Conductor is a Java-based framework for building sophisticated AI applications using a subagent architecture. It provides a robust and flexible platform for orchestrating multiple specialized AI agents to accomplish complex tasks. This project is inspired by the concepts outlined in "The Rise of Subagents" by Phil Schmid at https://www.philschmid.de/the-rise-of-subagents and it aims to provide a practical implementation of this powerful architectural pattern.
The Conductor framework is built around the idea of a central Orchestrator that manages a fleet of Subagents. Each subagent is a specialized AI agent designed to perform a specific task. This architecture allows for better modularity, reusability, and scalability of AI applications.

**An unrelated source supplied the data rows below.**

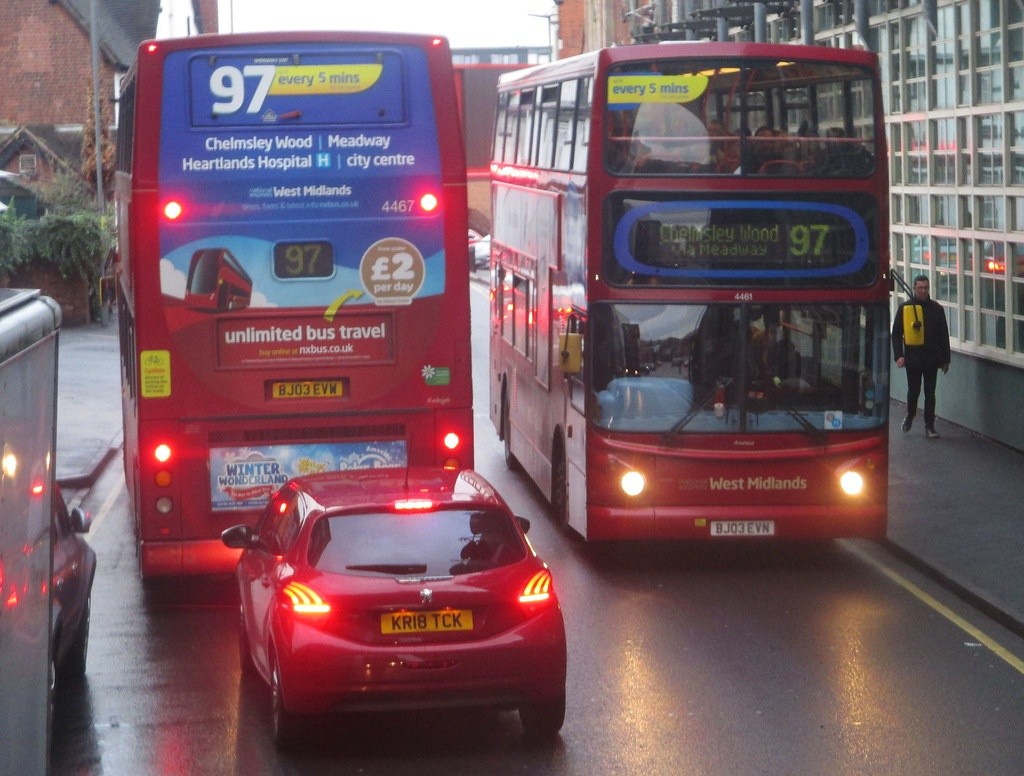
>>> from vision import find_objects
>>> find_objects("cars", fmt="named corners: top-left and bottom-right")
top-left (468, 230), bottom-right (492, 269)
top-left (218, 464), bottom-right (569, 741)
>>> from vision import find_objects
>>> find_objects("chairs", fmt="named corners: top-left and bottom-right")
top-left (594, 376), bottom-right (693, 432)
top-left (606, 109), bottom-right (867, 167)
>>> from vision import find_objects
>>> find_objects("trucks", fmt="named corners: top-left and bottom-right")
top-left (0, 287), bottom-right (97, 776)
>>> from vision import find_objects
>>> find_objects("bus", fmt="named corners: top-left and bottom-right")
top-left (96, 29), bottom-right (471, 582)
top-left (486, 39), bottom-right (926, 548)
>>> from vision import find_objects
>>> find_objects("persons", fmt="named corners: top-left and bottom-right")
top-left (892, 276), bottom-right (952, 439)
top-left (624, 111), bottom-right (871, 175)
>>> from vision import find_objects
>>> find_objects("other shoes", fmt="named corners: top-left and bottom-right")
top-left (925, 427), bottom-right (939, 437)
top-left (901, 411), bottom-right (917, 432)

The Orchestrator is the heart of the framework. It is responsible for:
- Task Decomposition: Using an
LLMPlanner, the orchestrator can break down a high-level user request into a series of smaller, manageable tasks. - Agent Management: The orchestrator manages the lifecycle of subagents, including their creation, execution, and persistence.
- Workflow Coordination: The orchestrator coordinates the execution of subagents, chaining them together to create complex workflows.
Subagents are the workhorses of the framework. They are specialized AI agents that can be either:
- Explicit: Pre-defined, long-lived agents that are registered with the orchestrator and can be called by name.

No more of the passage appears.